Andrew Bishop, Keira Hambrick and Clinton Morrison Jr. receive Presidential Fellowship
The English department is delighted to announce that Andrew Bishop, Keira Hambrick and Clinton Morrison Jr. have been named Presidential Fellows for spring 2021.
Presidential fellowships are the most prestigious grants awarded by the Graduate School every autumn and spring semester across all departments by the university. Graduate students are nominated by graduate studies committee chairs, and the recipients receive three semesters of full-time financial support to pursue their dissertations and projects. Recipients are selected by a university-wide competition led by a faculty committee. Nominees must have a cumulative GPA of 3.6, complete graduate coursework before the activation of the fellowship and must have passed the doctoral candidacy examinations.

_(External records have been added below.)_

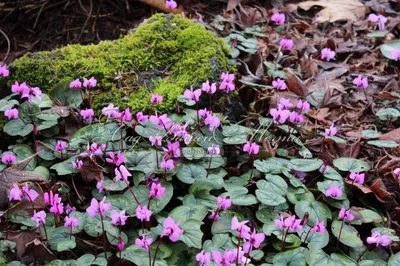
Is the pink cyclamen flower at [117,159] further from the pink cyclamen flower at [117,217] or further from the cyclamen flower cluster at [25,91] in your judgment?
the cyclamen flower cluster at [25,91]

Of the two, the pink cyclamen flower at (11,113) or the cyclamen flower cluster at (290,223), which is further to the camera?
the pink cyclamen flower at (11,113)

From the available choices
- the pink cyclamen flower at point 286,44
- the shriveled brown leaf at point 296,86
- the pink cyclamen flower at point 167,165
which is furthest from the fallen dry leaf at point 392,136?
the pink cyclamen flower at point 167,165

Andrew Bishop is a PhD candidate whose dissertation focuses on the effect of travel writing during the nineteenth and early twentieth century on socio-economic concerns about issues such as genocide, deforestation and extinction. It is provisionally titled Coping with Complicity: Anthropogenic Violence and Extinction in Industrial-Era American Travel Literature. He looks forward to writing his next dissertation chapter about Willa Cather. He believes “she will be fun to think with about how environmentalism, tourism, and consumerism were coming together or conflicting in the early 20th-century US.”
Keira Hambrick is a first generation college student whose dissertation keeps with her interests as a PhD candidate in Writing, Rhetoric, and Literacy. She describes her dissertation, Prior Knowledge and Transfer of Learning in First Year Composition, as an opportunity that “synthesizes teaching for transfer and culturally relevant pedagogy to examine how writing programs, courses, and instructors’ practices may affect the kinds of prior knowledge that students successfully transfer through the FYC classroom.”

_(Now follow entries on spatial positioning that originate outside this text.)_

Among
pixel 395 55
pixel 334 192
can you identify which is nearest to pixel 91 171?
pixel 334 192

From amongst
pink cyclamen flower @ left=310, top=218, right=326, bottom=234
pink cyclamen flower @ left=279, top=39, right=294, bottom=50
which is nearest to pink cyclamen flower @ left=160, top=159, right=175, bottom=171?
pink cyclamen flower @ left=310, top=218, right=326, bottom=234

Hambrick says the 2022 Presidential Fellowship will allow her to focus full-time on completing her dissertation—an opportunity for which she is deeply grateful. She wishes to extend her gratitude to her study participants; advisor, Kay Halasek; recommendation writers, Drs. Beverly Moss, Jerry Nelms and Bridget Walsh; and dissertation committee members Drs. Beverly Moss, Scott DeWitt and Timothy San Pedro. Keira would also like to acknowledge the work and support of Dr. Amanpal Garcha and Kathleen Griffin.
Clinton Morrison Jr. is a PhD candidate who is interested in medieval and early modern literature, popular culture and technical writing. He explores the relationship between dance and poetics in fourteenth and fifteenth century English romance in his dissertation, Dancing Descriptions: Choreographing Middle English Romance. He has also received the Medieval Academy of America’s 2020 Hope Emily Allen Dissertation Grant for his work. He is the graduate assistant editor for the Journal of Writing Analytics.
The English department congratulates the fellows and is excited to see their interesting work unfold over the next year!